The narration and the song lyrics cover areas that are familiar from Luke Haines' own songs - the fascinating world of minor celebrities of the 1970s and 1980s and the general rubbishness of England in the past. An Irish twist is added by the inclusion of references to Martin Cahill (whose murder site I pass every day on my way to work), now revealed to have spent several years as Proconsul in England. Several of the Cathal Coughlan songs also reference the Jerry Cornelius mythos of Michael Moorcock, which dovetails well with the 70s fascination of Old Haines.

The First ScrollWhen I saw the live show of these songs in early 2012, they began with the famous image of Jimmy Savile introducing Frank Bruno to Peter Sutcliffe projected behind them. This was before they opened with 'The Broadmoor Blues Delta'. This was before that Jimmy Savile stuff broke, but it all seems oddly prophetic of it all and to fit in perfectly with the subject matter of this record and other Luke Haines productions. I am curious now as to whether he is now dreaming of writing a concept album about Savile and his partners in crime - something that would be sure to storm its way to the top of the album charts.
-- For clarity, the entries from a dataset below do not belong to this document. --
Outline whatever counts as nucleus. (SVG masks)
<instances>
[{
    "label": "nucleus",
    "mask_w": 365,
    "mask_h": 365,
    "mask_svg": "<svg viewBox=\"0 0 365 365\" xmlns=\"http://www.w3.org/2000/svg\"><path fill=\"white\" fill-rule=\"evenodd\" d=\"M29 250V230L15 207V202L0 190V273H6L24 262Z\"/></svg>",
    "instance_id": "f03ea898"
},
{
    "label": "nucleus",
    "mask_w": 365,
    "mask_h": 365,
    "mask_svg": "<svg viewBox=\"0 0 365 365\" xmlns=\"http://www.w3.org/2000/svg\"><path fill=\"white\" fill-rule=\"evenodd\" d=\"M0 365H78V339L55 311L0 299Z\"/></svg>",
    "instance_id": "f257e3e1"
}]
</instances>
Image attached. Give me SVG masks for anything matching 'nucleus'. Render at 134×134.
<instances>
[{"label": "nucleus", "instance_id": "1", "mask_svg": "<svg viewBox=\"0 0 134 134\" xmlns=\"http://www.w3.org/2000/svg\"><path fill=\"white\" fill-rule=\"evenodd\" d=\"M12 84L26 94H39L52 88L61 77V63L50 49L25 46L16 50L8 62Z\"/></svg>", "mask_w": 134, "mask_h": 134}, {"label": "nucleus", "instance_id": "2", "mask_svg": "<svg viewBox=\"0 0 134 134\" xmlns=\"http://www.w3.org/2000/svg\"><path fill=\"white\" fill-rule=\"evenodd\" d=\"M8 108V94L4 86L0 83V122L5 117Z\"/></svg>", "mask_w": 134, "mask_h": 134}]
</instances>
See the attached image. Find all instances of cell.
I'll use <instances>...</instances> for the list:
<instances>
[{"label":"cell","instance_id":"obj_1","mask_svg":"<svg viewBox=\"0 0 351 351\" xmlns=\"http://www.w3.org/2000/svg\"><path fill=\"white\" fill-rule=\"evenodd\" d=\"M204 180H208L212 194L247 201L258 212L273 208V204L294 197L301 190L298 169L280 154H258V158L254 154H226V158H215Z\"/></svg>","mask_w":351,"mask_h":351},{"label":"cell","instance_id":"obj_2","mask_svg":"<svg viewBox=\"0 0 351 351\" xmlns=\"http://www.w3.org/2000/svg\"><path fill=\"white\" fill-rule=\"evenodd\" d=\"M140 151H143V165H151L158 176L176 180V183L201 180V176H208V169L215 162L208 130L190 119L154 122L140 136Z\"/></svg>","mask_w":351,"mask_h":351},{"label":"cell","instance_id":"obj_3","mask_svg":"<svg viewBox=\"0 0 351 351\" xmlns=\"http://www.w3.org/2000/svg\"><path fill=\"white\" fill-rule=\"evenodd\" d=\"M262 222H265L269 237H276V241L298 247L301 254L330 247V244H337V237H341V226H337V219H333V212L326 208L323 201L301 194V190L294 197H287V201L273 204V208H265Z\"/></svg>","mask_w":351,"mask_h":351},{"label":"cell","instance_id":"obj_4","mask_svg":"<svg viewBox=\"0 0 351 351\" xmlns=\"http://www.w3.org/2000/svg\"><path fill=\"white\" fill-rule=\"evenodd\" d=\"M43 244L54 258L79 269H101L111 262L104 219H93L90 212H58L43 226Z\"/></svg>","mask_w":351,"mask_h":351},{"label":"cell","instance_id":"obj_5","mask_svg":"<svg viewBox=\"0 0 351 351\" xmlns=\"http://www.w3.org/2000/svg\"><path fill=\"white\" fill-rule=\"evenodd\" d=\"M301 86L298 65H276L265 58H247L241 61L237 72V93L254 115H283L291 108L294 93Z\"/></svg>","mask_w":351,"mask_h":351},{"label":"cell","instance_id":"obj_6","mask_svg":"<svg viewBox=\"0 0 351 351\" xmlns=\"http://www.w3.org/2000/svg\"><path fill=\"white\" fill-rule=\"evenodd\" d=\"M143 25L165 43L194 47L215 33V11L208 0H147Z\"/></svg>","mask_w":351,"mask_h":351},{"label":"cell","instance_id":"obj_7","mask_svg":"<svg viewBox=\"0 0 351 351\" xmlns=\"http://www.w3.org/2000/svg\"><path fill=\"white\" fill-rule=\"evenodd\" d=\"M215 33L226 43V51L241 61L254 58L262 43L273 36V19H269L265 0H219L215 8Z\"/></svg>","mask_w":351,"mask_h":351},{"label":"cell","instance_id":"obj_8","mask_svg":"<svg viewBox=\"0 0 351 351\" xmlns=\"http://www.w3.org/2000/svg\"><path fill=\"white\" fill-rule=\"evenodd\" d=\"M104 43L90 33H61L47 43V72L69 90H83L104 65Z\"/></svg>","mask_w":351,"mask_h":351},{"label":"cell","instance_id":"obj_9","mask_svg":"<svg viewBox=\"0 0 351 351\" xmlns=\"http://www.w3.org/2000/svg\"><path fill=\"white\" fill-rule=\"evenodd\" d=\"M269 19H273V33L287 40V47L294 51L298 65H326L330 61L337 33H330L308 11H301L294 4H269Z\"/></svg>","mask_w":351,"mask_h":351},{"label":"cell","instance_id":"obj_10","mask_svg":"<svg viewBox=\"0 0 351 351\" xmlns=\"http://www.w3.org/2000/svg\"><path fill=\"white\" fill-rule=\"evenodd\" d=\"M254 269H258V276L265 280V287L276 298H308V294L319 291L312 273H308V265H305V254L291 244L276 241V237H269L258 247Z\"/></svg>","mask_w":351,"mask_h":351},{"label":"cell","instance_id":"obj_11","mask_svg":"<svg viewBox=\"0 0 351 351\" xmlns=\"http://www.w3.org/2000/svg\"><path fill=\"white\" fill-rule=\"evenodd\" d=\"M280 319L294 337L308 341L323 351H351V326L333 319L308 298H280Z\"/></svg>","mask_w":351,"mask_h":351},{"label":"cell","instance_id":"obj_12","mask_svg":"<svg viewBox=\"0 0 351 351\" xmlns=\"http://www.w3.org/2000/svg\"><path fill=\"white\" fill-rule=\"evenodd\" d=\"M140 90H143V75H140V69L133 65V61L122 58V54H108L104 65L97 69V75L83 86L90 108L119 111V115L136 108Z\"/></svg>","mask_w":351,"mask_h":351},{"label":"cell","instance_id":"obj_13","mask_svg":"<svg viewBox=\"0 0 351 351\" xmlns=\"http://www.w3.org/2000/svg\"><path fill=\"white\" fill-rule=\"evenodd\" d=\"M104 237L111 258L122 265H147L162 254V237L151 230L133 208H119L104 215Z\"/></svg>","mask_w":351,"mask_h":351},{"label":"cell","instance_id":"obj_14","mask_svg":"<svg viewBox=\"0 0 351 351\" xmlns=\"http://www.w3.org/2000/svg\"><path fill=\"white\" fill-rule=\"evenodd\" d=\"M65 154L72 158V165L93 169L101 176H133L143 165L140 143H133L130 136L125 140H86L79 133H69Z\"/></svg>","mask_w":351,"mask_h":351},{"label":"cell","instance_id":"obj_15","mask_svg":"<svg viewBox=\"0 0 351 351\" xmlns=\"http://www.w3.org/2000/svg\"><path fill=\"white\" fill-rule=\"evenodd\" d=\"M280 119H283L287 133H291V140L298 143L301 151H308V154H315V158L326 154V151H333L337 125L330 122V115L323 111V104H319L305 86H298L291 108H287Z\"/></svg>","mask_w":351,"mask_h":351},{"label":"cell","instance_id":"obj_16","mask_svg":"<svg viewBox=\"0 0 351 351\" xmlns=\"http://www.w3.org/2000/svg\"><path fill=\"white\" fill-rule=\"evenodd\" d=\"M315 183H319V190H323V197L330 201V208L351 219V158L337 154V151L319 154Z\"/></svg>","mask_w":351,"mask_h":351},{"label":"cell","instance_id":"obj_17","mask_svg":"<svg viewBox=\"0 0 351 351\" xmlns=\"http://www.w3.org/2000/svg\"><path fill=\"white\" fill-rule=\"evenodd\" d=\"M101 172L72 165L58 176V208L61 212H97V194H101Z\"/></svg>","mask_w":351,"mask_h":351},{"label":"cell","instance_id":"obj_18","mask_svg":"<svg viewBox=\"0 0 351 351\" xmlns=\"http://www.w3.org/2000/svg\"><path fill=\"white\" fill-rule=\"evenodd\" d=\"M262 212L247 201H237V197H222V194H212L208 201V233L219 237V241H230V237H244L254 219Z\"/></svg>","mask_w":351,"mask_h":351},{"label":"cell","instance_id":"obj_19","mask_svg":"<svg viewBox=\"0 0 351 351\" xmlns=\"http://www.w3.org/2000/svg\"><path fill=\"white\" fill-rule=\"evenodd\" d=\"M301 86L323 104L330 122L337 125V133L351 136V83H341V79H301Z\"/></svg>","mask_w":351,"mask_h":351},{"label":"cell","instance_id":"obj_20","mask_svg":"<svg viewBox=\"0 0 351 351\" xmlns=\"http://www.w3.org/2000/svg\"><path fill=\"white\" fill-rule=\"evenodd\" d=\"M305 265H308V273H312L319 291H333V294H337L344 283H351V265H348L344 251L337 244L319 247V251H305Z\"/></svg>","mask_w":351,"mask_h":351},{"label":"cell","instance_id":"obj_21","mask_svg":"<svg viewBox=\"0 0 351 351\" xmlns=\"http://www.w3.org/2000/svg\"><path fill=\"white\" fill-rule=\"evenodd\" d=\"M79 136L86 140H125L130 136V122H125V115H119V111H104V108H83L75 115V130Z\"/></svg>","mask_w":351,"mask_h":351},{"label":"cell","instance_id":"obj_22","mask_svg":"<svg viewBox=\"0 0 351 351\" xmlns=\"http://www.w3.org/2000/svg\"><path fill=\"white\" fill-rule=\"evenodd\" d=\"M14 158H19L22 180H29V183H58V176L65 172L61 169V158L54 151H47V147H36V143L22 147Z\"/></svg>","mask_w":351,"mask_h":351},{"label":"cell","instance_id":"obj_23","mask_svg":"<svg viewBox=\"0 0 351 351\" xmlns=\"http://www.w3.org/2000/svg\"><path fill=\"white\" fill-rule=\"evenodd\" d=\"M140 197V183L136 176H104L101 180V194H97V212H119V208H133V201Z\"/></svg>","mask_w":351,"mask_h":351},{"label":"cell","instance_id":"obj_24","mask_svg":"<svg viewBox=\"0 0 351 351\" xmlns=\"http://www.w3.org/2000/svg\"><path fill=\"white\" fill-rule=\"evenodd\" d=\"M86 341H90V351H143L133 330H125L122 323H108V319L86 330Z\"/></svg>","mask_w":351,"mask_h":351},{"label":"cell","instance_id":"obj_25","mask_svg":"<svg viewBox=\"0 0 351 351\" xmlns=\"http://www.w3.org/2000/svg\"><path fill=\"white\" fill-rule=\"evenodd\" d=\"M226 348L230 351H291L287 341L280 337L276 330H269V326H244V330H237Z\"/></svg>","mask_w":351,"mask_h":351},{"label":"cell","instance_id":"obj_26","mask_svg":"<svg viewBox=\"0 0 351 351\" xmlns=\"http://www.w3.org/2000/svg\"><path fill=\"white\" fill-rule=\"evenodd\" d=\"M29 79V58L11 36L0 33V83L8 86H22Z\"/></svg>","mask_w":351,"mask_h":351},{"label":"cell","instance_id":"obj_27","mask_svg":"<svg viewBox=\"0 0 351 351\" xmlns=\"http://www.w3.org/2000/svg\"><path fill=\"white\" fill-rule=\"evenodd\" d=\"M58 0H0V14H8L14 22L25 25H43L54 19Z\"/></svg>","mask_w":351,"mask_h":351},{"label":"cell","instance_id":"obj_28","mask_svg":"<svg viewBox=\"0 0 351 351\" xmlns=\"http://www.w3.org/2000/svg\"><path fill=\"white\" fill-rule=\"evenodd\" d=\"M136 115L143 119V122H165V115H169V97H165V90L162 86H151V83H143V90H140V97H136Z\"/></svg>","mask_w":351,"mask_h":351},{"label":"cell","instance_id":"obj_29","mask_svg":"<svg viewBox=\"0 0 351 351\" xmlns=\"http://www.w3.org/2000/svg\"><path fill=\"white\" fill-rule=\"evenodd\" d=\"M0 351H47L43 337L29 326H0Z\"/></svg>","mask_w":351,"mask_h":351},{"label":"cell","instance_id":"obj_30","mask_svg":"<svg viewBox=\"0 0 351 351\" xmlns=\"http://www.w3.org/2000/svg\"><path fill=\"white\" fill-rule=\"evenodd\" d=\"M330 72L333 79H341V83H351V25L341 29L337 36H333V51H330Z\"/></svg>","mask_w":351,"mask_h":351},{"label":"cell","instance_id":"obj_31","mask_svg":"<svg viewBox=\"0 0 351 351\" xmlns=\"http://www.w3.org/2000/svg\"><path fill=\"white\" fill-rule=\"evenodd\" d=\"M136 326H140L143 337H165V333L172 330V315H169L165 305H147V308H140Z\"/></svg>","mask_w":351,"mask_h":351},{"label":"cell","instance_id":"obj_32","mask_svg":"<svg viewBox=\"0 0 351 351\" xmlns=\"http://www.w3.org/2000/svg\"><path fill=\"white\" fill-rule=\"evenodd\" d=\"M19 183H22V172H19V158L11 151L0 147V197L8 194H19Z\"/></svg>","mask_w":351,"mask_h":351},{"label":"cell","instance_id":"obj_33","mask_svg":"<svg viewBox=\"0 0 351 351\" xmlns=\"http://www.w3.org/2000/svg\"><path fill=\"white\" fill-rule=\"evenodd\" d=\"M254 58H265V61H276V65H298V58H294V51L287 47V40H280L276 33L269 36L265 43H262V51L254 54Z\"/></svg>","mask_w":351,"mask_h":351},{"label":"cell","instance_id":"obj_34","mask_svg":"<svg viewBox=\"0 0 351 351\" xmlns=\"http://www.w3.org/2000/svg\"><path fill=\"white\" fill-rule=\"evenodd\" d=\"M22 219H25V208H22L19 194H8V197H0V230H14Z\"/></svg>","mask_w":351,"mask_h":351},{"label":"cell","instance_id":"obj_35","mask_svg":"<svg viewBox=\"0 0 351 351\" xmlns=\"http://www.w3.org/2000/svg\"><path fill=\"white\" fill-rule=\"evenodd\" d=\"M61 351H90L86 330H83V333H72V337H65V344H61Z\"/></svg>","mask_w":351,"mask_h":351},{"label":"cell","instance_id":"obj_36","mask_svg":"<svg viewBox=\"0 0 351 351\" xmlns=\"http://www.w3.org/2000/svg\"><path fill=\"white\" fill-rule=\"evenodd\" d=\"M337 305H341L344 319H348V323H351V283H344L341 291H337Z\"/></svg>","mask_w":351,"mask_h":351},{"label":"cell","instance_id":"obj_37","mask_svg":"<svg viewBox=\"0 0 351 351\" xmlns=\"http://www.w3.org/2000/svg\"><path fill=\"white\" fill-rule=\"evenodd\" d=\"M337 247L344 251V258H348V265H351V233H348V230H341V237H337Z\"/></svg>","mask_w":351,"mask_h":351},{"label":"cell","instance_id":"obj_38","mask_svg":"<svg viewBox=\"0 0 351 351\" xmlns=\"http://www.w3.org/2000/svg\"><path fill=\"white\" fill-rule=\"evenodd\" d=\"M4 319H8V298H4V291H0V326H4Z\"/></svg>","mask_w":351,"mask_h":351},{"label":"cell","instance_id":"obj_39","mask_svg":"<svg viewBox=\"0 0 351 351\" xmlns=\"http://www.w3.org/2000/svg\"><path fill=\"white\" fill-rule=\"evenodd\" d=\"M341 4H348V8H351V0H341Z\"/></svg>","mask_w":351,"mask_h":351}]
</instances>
On record, the stand-out track remains 'The Morris Man Cometh', a description of how during the occupation of England morris dancers were mobilised as a collaborationist militia. The song is done in a great faux-folkie style with Haines on lead vocals and Coughlan providing some great "hey nonny nonny" backing vocals. However, this should not be thought of as a one-song-album. As well as that track, there is a real beauty and sadness to some of the tunes on which Cathal Coughlan sings lead. I am thinking here of the likes of 'Ayatollah Cornelius' or 'Witches in the Water'. But the whole record is endlessly appealing.

Overall I suppose this record is a bit niche. If you like the same kind of things that I do then you will probably love it. If you are not so interested in peeling back the layers of obfuscation to reveal the truth then this might not be for you.